Cook with fresh unprocessed, spray-free, grass-fed or organic whole foods. If you can’t source fresh vegetables, snap-frozen are the next best thing. Search online for simple whole food recipes.
Make and eat bone-broth-based soups regularly — the nutrients from fish and animal bones will help heal the lining of your gut, and warm, delicious soups packed with vegetables will fill you up.
Make green smoothies daily — include dark green leafy vegetables like kale, spinach, rocket and broccoli, boost with nutritious chia seeds, nuts, coconut water and anti-oxidant-rich blueberries — one of these will set you up for the day, and suppress the sugar cravings.
Substitute those milky, sugary coffees and hot chocolates with delicious herbal teas, such as chai and licorice, which have lovely chocolate notes.
Use coconut sugar or Stevia in place of sugar, only where needed.
You may experience a reaction when you eliminate sugar employing the above leaky gut diet tips: you may feel nauseous, distracted, tired, lethargic, irritable, even moody.
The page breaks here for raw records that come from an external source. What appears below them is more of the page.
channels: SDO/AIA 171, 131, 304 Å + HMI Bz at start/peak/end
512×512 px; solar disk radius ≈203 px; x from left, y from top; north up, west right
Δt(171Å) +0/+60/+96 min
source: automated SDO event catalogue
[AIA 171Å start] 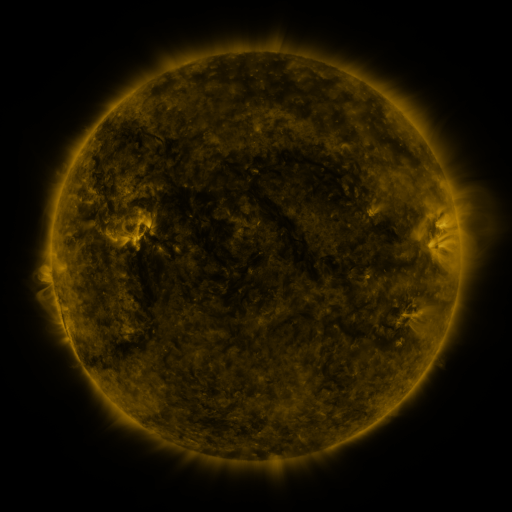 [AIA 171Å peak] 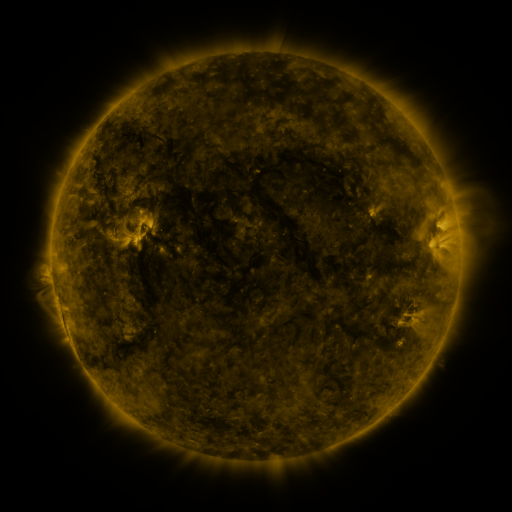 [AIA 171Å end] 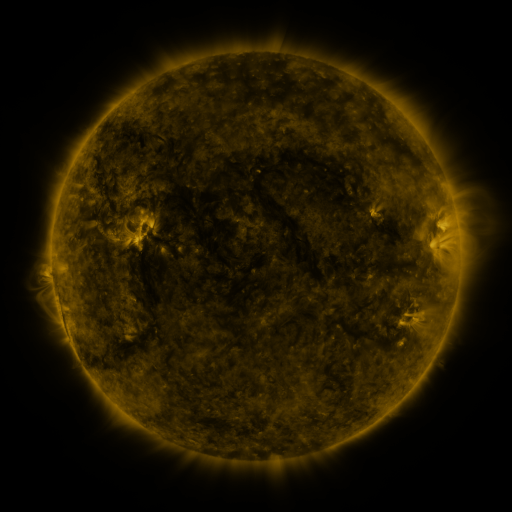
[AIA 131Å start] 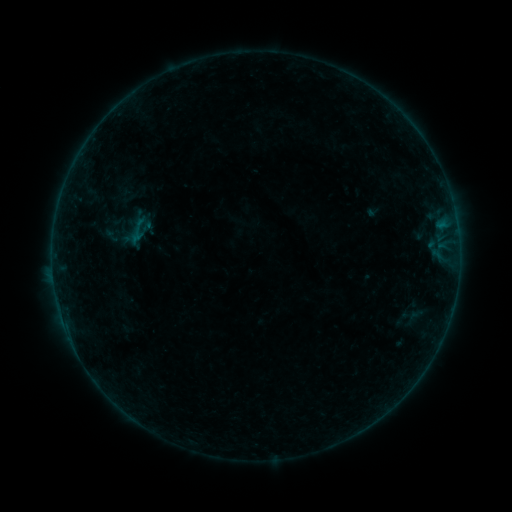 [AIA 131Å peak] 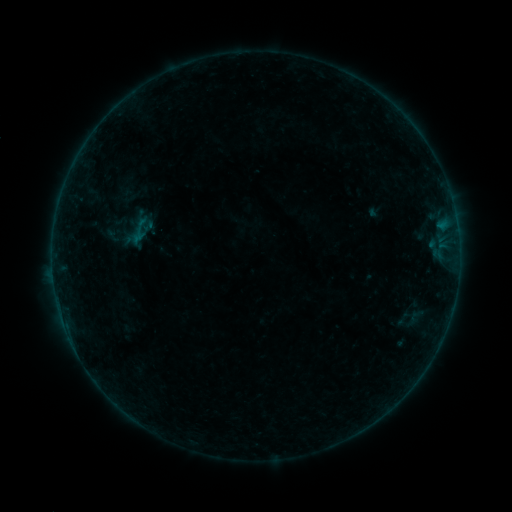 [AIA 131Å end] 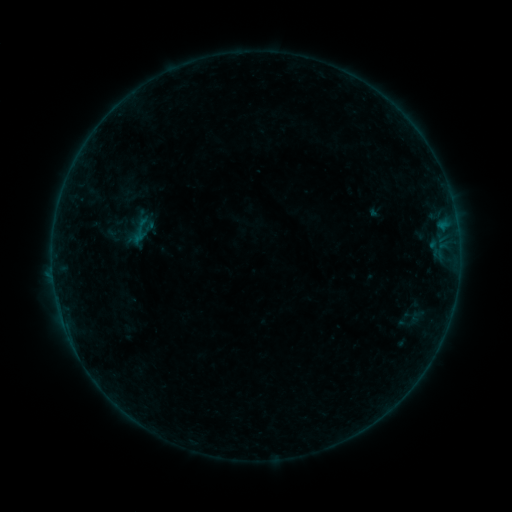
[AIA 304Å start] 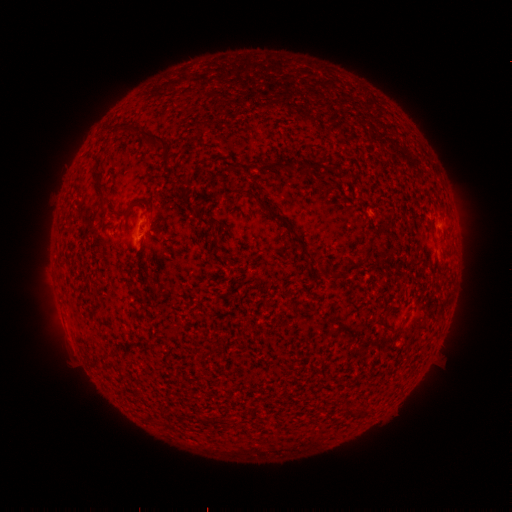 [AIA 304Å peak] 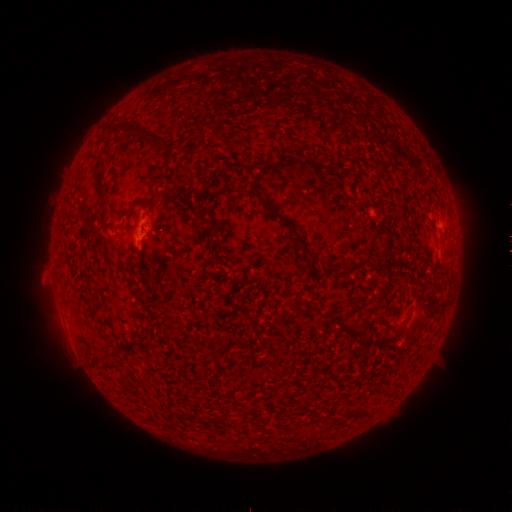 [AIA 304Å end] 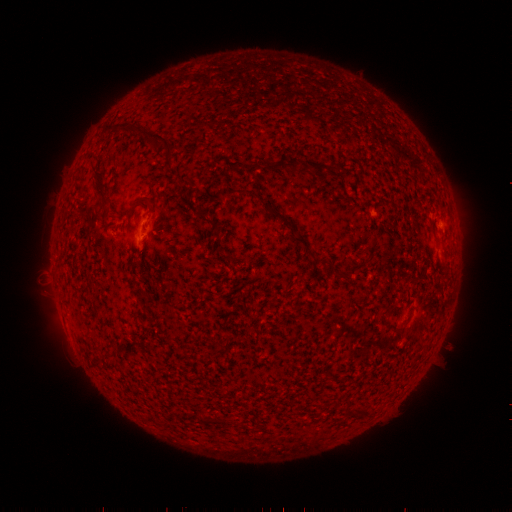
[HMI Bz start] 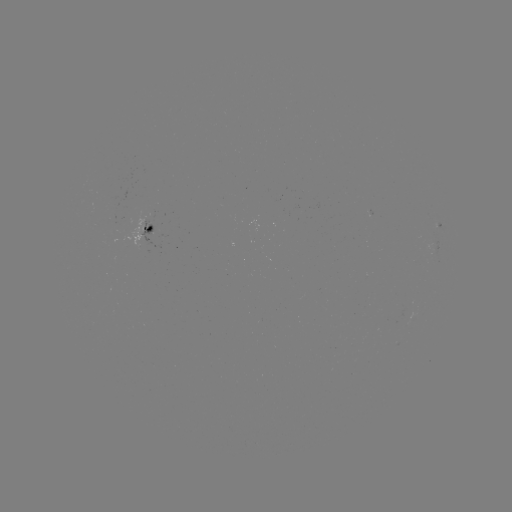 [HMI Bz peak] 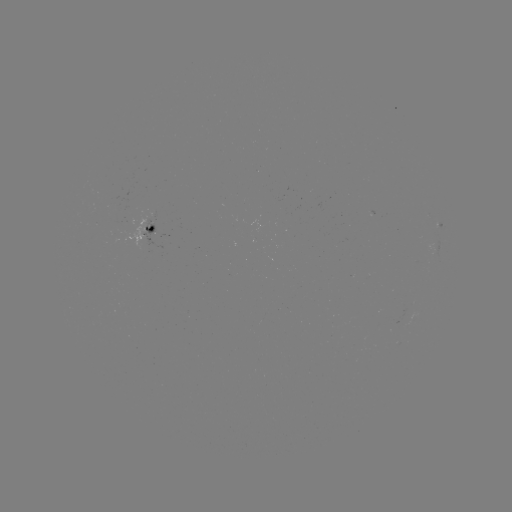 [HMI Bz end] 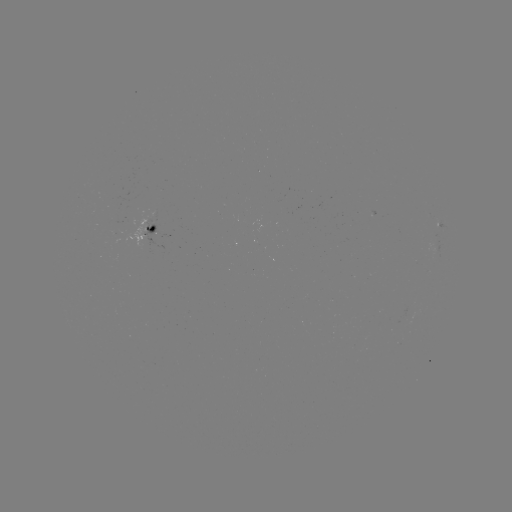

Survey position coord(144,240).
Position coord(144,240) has emerging-flux region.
Your bowel habits may change. This is elimination at work. Make sure you drink plenty of water, to aid elimination, and ensure you have plenty of healthy options in your fridge and pantry, such as nutritious soups, fresh vegetables and quality meats such as fish, chicken and grass-fed lamb and beef, and nuts and seeds for snacks. This way, you won’t be tempted to revert to processed snack foods.